# Mongoose ATB



## SteveInNH (May 30, 2006)

Just converted to SS and have not gotten off of it yet! So much fun.

I know, the seat :eekster:


----------



## Rumpfy (Dec 21, 2003)

Cool!

All swept back like that, I bet thats a fun riding bike.


----------



## Guitar Ted (Jan 14, 2004)

*What Year is it?*

If you don't mind my asking, what year is your "Goose"? I have one very similar to yours, chrome, top tube sticker says "Mountain Pro", and it has seat stay mounted rollercam brakes, not the cantis that yours has. Also, mine did have a plate crown fork, but like an idiot, I got rid of it years ago. :madman:

Anyway, mine had a 1985 bicycle license sticker on it, so it's at least that old, I'd think.

By the way, I like the beige Panaracers! Those are some of my favorite old skool tires. Nice single speed conversion, enjoy it!


----------



## alohachiimoku (Apr 7, 2006)

Huge! Gigantic! what else can I say.


----------



## bushpig (Nov 26, 2005)

Sweet build. It would look nice with an aluminium bullmoose


----------



## Veloculture (Dec 18, 2005)

SteveInNH said:


> Just converted to SS and have not gotten off of it yet! So much fun.
> 
> I know, the seat :eekster:


looks like a good cruiser. i've got one of the roller cam'ed frames sitting over here. i'm not sure what to do with it.


----------



## grawbass (Aug 23, 2004)

bushpig said:


> Sweet build. It would look nice with an aluminium bullmoose


That beast definately needs a bullmoose. I'd pick a crome plated steel one though.


----------



## SteveInNH (May 30, 2006)

bushpig said:


> Sweet build. It would look nice with an aluminium bullmoose


How about an SR SlingShot? Updated pictures to come later this week. It was def hard to find one in 21.1mm!

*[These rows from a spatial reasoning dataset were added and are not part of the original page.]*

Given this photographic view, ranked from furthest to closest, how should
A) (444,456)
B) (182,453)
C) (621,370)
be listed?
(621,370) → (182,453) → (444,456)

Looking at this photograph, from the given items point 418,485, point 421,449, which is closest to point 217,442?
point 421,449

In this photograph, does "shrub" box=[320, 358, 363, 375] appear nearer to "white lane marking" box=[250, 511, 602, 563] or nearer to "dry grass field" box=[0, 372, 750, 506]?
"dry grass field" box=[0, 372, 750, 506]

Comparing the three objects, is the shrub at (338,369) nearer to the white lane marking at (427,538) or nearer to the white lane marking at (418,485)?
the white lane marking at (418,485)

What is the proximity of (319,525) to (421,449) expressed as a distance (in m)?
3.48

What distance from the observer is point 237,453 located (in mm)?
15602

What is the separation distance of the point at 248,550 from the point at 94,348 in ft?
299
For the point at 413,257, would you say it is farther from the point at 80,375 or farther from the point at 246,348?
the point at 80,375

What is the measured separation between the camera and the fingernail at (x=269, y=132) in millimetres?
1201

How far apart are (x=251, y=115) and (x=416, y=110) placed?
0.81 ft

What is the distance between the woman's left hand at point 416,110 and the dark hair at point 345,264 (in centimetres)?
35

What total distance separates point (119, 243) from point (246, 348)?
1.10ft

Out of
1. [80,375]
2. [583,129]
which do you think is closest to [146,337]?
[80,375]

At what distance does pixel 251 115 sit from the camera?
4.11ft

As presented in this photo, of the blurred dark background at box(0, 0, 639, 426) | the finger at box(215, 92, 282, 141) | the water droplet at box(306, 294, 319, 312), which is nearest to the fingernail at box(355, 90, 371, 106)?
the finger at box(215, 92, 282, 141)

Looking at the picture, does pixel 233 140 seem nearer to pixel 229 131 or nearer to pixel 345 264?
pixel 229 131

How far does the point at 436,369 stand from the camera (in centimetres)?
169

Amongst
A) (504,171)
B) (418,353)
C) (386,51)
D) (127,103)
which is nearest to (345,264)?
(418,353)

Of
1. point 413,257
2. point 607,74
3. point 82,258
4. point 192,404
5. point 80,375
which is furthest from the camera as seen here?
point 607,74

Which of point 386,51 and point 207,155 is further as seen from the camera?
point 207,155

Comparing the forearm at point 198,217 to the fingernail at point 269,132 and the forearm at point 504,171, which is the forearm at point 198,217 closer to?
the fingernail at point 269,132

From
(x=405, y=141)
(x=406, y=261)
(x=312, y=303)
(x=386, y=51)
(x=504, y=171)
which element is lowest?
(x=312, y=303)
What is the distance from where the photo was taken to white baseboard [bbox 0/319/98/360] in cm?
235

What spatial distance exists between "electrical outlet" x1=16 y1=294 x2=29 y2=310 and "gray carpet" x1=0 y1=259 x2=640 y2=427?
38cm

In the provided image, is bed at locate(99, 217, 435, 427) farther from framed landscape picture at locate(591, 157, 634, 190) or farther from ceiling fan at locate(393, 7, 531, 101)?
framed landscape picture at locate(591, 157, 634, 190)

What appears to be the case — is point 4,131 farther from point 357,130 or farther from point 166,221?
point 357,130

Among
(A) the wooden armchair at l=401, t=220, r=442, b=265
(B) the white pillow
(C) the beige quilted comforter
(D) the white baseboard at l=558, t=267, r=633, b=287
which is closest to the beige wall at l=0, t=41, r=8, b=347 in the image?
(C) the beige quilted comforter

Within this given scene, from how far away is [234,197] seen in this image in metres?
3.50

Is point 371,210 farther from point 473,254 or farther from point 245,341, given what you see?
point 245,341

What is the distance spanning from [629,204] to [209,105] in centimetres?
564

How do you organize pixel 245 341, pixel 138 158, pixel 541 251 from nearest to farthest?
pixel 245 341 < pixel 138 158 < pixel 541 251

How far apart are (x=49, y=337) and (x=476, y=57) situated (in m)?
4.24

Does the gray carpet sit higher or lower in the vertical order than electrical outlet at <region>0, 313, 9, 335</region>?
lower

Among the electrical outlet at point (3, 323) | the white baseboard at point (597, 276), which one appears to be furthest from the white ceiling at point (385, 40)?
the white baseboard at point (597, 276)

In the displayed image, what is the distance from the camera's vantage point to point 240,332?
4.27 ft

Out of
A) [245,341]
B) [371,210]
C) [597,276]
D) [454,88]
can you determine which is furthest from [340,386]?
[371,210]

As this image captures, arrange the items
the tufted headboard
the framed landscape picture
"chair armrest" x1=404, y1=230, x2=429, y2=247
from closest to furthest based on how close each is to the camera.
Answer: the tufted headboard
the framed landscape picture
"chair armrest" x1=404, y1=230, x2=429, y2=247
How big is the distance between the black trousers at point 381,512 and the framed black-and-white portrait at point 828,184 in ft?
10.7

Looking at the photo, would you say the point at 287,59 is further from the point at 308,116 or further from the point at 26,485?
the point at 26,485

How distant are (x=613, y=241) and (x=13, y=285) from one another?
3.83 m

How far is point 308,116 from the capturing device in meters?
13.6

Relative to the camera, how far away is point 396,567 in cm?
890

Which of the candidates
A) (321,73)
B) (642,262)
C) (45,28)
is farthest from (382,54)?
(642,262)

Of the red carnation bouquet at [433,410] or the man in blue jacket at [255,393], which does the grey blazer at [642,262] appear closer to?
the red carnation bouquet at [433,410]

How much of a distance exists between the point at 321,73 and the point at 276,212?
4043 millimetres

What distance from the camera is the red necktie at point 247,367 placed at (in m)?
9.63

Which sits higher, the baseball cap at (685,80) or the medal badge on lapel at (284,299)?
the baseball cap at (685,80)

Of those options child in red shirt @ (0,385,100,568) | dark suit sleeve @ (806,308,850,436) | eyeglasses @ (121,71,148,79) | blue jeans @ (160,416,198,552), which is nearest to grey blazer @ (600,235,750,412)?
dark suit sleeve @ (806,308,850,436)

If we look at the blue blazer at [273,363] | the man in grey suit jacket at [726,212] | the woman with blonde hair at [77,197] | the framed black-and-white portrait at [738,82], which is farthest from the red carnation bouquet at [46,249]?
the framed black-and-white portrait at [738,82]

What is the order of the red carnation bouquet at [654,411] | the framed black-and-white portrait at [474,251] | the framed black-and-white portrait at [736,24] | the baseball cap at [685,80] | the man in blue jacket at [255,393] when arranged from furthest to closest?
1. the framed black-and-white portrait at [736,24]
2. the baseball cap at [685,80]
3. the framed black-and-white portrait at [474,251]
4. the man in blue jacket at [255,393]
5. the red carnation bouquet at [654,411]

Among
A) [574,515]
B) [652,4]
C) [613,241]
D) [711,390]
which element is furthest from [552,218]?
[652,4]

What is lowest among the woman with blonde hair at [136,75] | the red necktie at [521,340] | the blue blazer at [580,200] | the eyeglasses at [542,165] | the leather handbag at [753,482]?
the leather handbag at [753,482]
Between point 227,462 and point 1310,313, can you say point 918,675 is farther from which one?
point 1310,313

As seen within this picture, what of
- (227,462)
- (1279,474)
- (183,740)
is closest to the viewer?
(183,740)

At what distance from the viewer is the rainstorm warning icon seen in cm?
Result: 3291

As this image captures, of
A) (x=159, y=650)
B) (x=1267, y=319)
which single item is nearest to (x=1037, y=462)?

If I post the SN, can someone tell me what year it is?


----------



## grawbass (Aug 23, 2004)

SteveInNH said:


> How about an SR SlingShot? Updated pictures to come later this week. It was def hard to find one in 21.1mm!
> 
> If I post the SN, can someone tell me what year it is?


Those are nice too. Almost a bullmoose.


----------



## stan4bikes (May 24, 2006)

*cool bike and forum!*

what I really dig about this site is that you can post most any brand or style of bike and people appreciate them. I think most any bike can be made to be functional/  /cool by using a little thinking. .....don't worry, that doesn't mean I'm going to post Murrays and Huffys ..Keep being acceptive of other peoples dreams, maybe you'll catch a good idea or two along the way!


----------



## SteveInNH (May 30, 2006)

*New Bottom Bracket needed.*

I have no idea what type/size bottom bracket goes on this bike. Can someone help me by telling me what to shop for? I'm going to need a new one 

It would be cool to just put the old cranks back on....


----------



## 82Sidewinder (Jun 28, 2006)

SteveInNH said:


> Just converted to SS and have not gotten off of it yet! So much fun.
> 
> I know, the seat :eekster:


Very cool! I love the beige Panaracers, and the frame looks sleek without the decals. I would definitely add a set of bullmoose bars or an SR MTS-100 slingshot stem w/ an SR MTB-100 bar.

Here are a few pics of my '85 Mongoose ATB (serial number starts with M5). These pics are from the Ebay seller I bought it from, so they don't show the vintage Avocet Touring saddle or the Tioga Farmer John tires I added later.


----------



## SteveInNH (May 30, 2006)

*Updated pictures*

I've made some changes.....

Nashbar seat
Kalloy 21.1mm quill slingshot
Aluminum riser bars
Icon cranks - 180mm
I ordered a 36t chainring, but I haven't gotten it yet
Switched to an 18t cog. This one is ramped. We'll see how it works.

I also rebuilt the BB.





































Better?
Can't wait to ride it again!

OH, and the fire pit kicks A$$


----------



## 82Sidewinder (Jun 28, 2006)

*Too cool!*

The new stem and bars look great! Very cool bike!:thumbsup:


----------